Sie würde das, was er sagte eigentlich akzeptieren. Schließlich hatte er ihr eine solide Erklärung gegeben. Allerdings war da eine Sache fragwürdig. „Dann erzähle mir, warum ist das meine Schuld?", fragte sie. „Ich habe die Chance ergriffen, die sich mir bot. Die einzige Möglichkeit, um dem Teufelskreis, in dem ich mich befand zu entfliehen. Hätte ich ablehnen und mich meinem dreckigen Schicksal weiter hingeben sollen? Dein Zorn trifft die falsche Person. Versteh mich nicht falsch, mir ist das vollkommen egal. Aber eigentlich müsstest du Zelda dafür hassen, nicht mich."

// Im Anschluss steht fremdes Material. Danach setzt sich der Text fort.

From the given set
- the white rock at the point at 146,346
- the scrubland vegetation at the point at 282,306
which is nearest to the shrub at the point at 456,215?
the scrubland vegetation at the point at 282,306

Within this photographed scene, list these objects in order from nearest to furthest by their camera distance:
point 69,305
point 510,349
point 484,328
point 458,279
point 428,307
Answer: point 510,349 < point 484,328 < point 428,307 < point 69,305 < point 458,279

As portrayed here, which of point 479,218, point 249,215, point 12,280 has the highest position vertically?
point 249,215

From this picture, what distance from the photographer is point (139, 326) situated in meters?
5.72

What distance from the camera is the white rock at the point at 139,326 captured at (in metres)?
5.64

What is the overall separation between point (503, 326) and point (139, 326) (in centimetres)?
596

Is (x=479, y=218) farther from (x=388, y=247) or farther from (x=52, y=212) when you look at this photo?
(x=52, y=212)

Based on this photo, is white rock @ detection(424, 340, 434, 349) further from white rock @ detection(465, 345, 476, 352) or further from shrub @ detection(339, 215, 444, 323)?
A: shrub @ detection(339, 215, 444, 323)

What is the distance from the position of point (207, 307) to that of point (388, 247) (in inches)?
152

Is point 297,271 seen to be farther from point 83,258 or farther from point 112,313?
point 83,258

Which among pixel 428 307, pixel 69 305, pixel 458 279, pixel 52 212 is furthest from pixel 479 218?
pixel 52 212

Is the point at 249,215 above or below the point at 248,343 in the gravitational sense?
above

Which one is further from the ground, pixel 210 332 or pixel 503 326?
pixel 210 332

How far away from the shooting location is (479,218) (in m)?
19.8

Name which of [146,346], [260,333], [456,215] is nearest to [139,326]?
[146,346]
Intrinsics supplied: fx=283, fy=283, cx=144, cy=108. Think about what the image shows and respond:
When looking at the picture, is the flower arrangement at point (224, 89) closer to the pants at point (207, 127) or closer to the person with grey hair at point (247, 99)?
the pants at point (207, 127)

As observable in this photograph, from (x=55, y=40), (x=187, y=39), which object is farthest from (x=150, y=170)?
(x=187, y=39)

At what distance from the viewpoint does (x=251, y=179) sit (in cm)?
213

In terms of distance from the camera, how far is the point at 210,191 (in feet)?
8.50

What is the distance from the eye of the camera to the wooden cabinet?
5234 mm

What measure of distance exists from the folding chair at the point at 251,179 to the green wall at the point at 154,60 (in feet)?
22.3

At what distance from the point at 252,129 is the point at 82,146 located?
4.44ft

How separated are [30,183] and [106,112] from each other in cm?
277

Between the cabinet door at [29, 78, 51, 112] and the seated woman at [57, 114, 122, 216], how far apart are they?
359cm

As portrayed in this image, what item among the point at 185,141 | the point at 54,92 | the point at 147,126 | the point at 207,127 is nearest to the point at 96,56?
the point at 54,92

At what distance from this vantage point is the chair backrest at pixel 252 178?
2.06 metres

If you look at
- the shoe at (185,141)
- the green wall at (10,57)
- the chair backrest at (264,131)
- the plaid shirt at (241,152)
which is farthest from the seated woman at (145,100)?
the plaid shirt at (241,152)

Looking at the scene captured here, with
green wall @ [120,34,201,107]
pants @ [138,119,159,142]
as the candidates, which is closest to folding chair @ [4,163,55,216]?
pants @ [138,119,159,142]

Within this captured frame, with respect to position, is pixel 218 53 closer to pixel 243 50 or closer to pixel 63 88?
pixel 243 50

Er schwieg und verarbeitete das, was sie sagte. Und ihm wurde bewusst, dass er erneut einen Fehler gemacht hatte. Aber dies ihr preiszugeben, war zu viel des Guten. Er hatte ihr heute immerhin schon einen Fehler seinerseits erzählt. Ein zweiter kratzte seinen Stolz zu sehr an.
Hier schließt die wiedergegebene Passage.